Quand le narrateur s'installe avec femme et enfant à San Cristobal, petite ville nichée au bord de la jungle, il pense que la torpeur du climat va tout envahir. Travailleur social, il est en charge de l'intégration de la communauté indigène Neê dont les enfants font partie du décor local faisant des rues leur terrain de jeu permanent.
Or, depuis quelques temps, ce sont d'autres enfants que l'on voit apparaître. On dirait qu'ils sortent de la jungle le matin pour y retourner le soir. En bande, indifférents aux adultes qui les entourent, ils communiquent avec leur propre dialecte que les habitants n'arrivent pas à comprendre. Leur stratégie ressemble à celle des termites locales qui "sont capables de changer temporairement d'aspect et de prendre celui d'autres variétés pour s'infiltrer dans une colonie qui n'est pas la leur et reprendre leur véritable apparence quand elles ont envahi la place".

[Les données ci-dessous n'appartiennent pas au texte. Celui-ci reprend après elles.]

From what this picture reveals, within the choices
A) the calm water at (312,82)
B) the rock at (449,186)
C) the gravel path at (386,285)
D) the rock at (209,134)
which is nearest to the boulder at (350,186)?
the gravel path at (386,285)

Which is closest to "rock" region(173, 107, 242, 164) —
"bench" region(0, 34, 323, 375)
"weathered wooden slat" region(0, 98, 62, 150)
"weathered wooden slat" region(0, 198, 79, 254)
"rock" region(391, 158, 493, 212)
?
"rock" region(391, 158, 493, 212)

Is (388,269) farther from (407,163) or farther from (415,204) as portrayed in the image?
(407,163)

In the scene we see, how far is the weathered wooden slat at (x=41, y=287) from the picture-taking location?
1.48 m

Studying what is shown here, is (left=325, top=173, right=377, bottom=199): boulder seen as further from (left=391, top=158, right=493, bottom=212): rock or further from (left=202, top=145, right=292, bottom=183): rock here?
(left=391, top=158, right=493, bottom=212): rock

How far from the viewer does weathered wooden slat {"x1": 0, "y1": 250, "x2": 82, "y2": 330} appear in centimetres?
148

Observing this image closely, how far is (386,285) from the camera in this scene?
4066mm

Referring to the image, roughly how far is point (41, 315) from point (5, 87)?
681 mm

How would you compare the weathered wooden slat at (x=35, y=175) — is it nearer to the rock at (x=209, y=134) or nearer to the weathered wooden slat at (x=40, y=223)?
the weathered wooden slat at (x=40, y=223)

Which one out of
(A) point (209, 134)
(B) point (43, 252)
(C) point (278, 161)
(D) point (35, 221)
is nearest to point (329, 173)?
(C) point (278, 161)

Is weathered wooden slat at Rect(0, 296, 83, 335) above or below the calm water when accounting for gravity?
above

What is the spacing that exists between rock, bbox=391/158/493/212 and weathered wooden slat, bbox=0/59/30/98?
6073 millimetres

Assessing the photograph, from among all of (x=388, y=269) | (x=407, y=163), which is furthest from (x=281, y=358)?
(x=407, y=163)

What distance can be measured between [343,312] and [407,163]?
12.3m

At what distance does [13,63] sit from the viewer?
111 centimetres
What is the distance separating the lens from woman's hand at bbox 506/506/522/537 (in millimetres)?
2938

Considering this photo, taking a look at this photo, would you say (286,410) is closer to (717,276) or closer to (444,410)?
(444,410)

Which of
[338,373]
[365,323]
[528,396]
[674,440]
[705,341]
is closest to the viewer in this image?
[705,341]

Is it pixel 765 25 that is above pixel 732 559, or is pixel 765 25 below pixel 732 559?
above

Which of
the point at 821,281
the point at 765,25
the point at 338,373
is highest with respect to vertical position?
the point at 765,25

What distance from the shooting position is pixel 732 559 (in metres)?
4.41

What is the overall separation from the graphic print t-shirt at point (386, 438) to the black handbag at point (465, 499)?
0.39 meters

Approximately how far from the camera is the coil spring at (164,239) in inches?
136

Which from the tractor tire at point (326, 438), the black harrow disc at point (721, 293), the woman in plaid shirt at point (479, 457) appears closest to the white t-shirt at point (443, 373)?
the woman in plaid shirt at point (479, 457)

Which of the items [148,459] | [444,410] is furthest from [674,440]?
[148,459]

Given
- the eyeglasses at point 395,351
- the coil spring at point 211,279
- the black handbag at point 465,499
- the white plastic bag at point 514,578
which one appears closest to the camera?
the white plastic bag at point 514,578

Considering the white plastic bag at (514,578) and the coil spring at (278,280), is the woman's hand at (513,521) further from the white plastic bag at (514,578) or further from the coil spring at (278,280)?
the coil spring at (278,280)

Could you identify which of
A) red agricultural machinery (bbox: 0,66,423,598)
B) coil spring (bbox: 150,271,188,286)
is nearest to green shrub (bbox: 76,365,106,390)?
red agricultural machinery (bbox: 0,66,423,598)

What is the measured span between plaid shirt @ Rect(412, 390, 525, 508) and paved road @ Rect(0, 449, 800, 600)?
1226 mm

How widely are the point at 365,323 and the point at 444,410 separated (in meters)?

Sans leader véritable, ils survivent de la générosité des autres et de menus larcins, jusqu'au jour où, sans foi ni loi, ils décident de piller le supermarché local. Désormais, on ne les appelle plus les Enfants mais les Trente-Deux.
Pour le narrateur ce groupe devient une obsession. Comment les retrouver ? En plus, ils semblent avoir de l’influence sur les enfants de la communauté qui voient en eux des héros en culottes courtes affranchis de toutes règles.
"Ils étaient le mouton noir, la tache visqueuse qui finit par gâter le fruit".
Il faut les retrouver pour que San Cristobal retrouve la paix d'antan et se sente à nouveau protéger par le vert de la jungle.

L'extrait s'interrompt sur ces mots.